**TASKS FOR THIS EXERCISE**
(1) On the Birdman spoilercast page, how long was the continuous shot in which Russian Ark was filmed?
(2) From the Birdman spoilercast page, copy out the passage that begins with the words "Podcast - Adam" and ends after the words "character (and acting)".

— Start SOURCE EXTRACT —

Podcast - Adam Savage Project

Birdman SPOILERCAST – 2/3/2015

Adam, Norm, and Will discuss current movies. Norm makes a few recommendations, then the gang talks about Birdman. And by “talks about”, we mean spoiling. Enjoy!

Comments (51)

51 thoughts on “Birdman SPOILERCAST – 2/3/2015

  1. If you guys were really going to filter, (edit), out the Sara Silverman joke, you failed. If you decided to keep it and my sarcasm just has not had coffee yet ignore this.

  2. I didn’t know beforehand, and I didn’t think about it during the movie. I just enjoyed Edward Norton. Loved his character (and acting)

  3. I still haven’t seen it yet, but I already knew about the “one take”/hidden cuts trope. I’m usually pretty quick to spot them, though. If you’re looking to see the true no cut masterpiece, look no further than Russian Ark, which was filmed in one 99 minute continuous shot with a Steadicam rig. It’s really marvelous.

  4. I went into it cold and I definitely noticed that there were plenty of long interconnected shots. I did NOT notice that it was the whole movie though. Just was enjoying the ride. Great flick.

  5. I’ve never found any of your spoilercasts to really spoil much at all. Also, am I the only one who has never heard of this movie before now?

  6. Just logged in to say that I didn’t know it was a single shot when I saw it, but noticed after either the first character transition or after he leaves the stage the first time. Really cool photography.

  7. Another great mirror moment is the scene in T2 where Sarah Conner is pulling out the chip in Arnold’s head. That is actually a synchronous performance between Linda Hamilton and her twin. Outstanding.

  8. I’ve caught a few of those in the podcast over the last few months. They say they are going to edit something out and they don’t. Its kind of jarring.

  9. I feel kinda dumb, but this discussion is the first time I realized there was no camera in the mirror. It’s an easy effect to lose, i suppose, since any other visual would be jarring given our everyday experience.

  10. Am I the only one that really disliked this movie, took me two tries to get through it. I guess I’m stupid I didn’t notice the one cut thing.

  11. I never noticed that Birdman was basically a single-shot. I love details such as that, but I truly didn’t notice. I did love the effect in Gravity. I agree that long shots immerse you in the world with a sense of tension.

  12. Also I noticed that there wasn’t a cut when they were rehearsing for the first time with Ed Norton’s character. I was thinking how the steadicam operator must be touched by god to be going so long.

  13. I always though she was dying in Gravity from the moment she got flung away from the ship before Clooney got to her, everything after that seems too coincidental.

    Not seen Birdman, still intrigued.

  14. If you want a classic spoiler: “Soylent Green is -PEOPLE-!!”


    Hitchcock did a continuous take in one of his films. IIRC, because of the limited capacity of the film reels in the cameras, they did include a number of ‘invisible’ cuts– like someone walking in front of the camera, etc.


    And I agree– for a spoiler it didn’t spoil much about the plot, just about the technical issues!

— End SOURCE EXTRACT —
— Start INFORMATION SUPPLIED —

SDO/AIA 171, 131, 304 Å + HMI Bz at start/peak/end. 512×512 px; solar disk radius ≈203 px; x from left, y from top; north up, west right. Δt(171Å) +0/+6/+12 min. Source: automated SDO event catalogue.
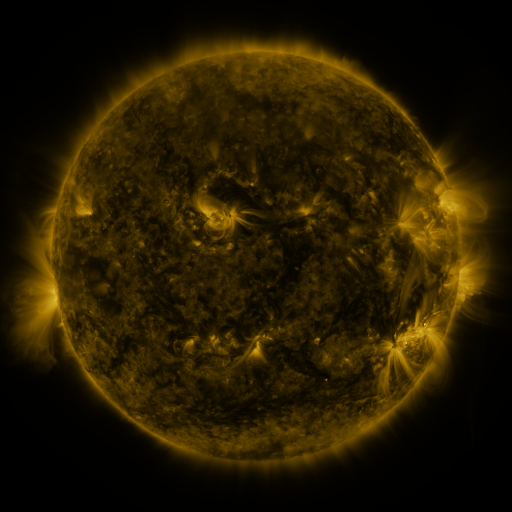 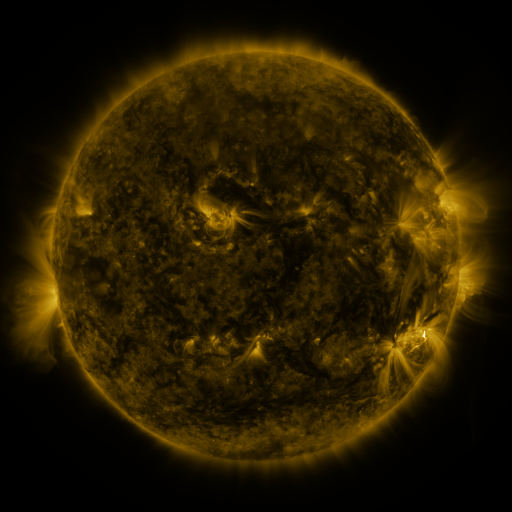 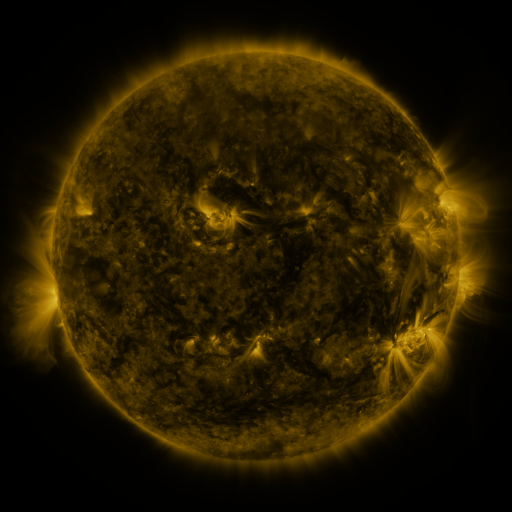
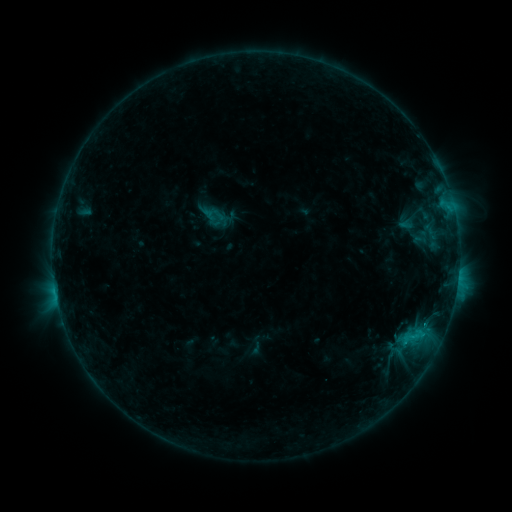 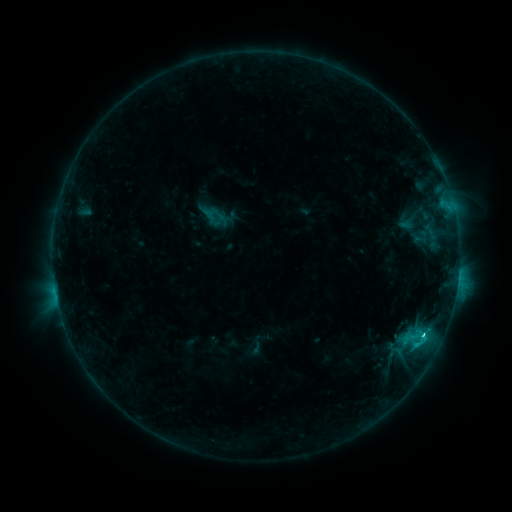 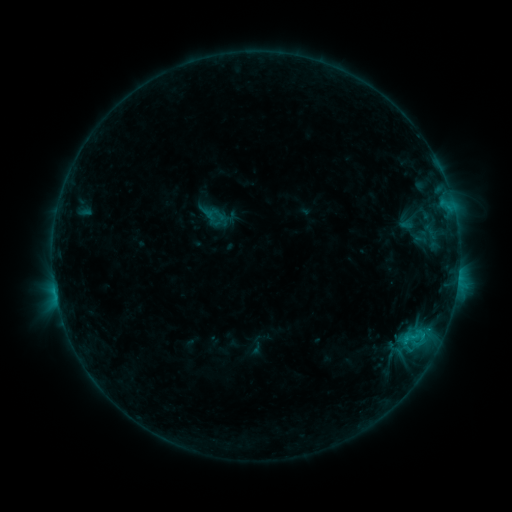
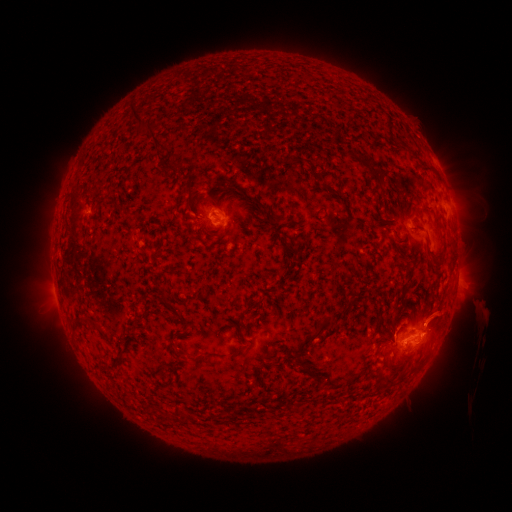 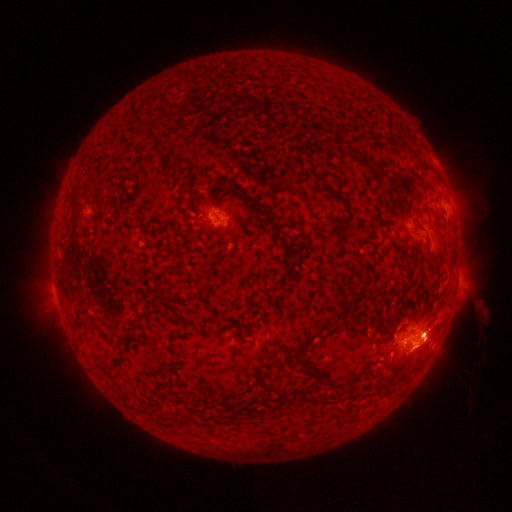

— End INFORMATION SUPPLIED —

**CORRECT ANSWERS**
(1) 99 minutes

(2)
Podcast - Adam Savage Project

Birdman SPOILERCAST – 2/3/2015

Adam, Norm, and Will discuss current movies. Norm makes a few recommendations, then the gang talks about Birdman. And by “talks about”, we mean spoiling. Enjoy!

Comments (51)

51 thoughts on “Birdman SPOILERCAST – 2/3/2015

  1. If you guys were really going to filter, (edit), out the Sara Silverman joke, you failed. If you decided to keep it and my sarcasm just has not had coffee yet ignore this.

  2. I didn’t know beforehand, and I didn’t think about it during the movie. I just enjoyed Edward Norton. Loved his character (and acting)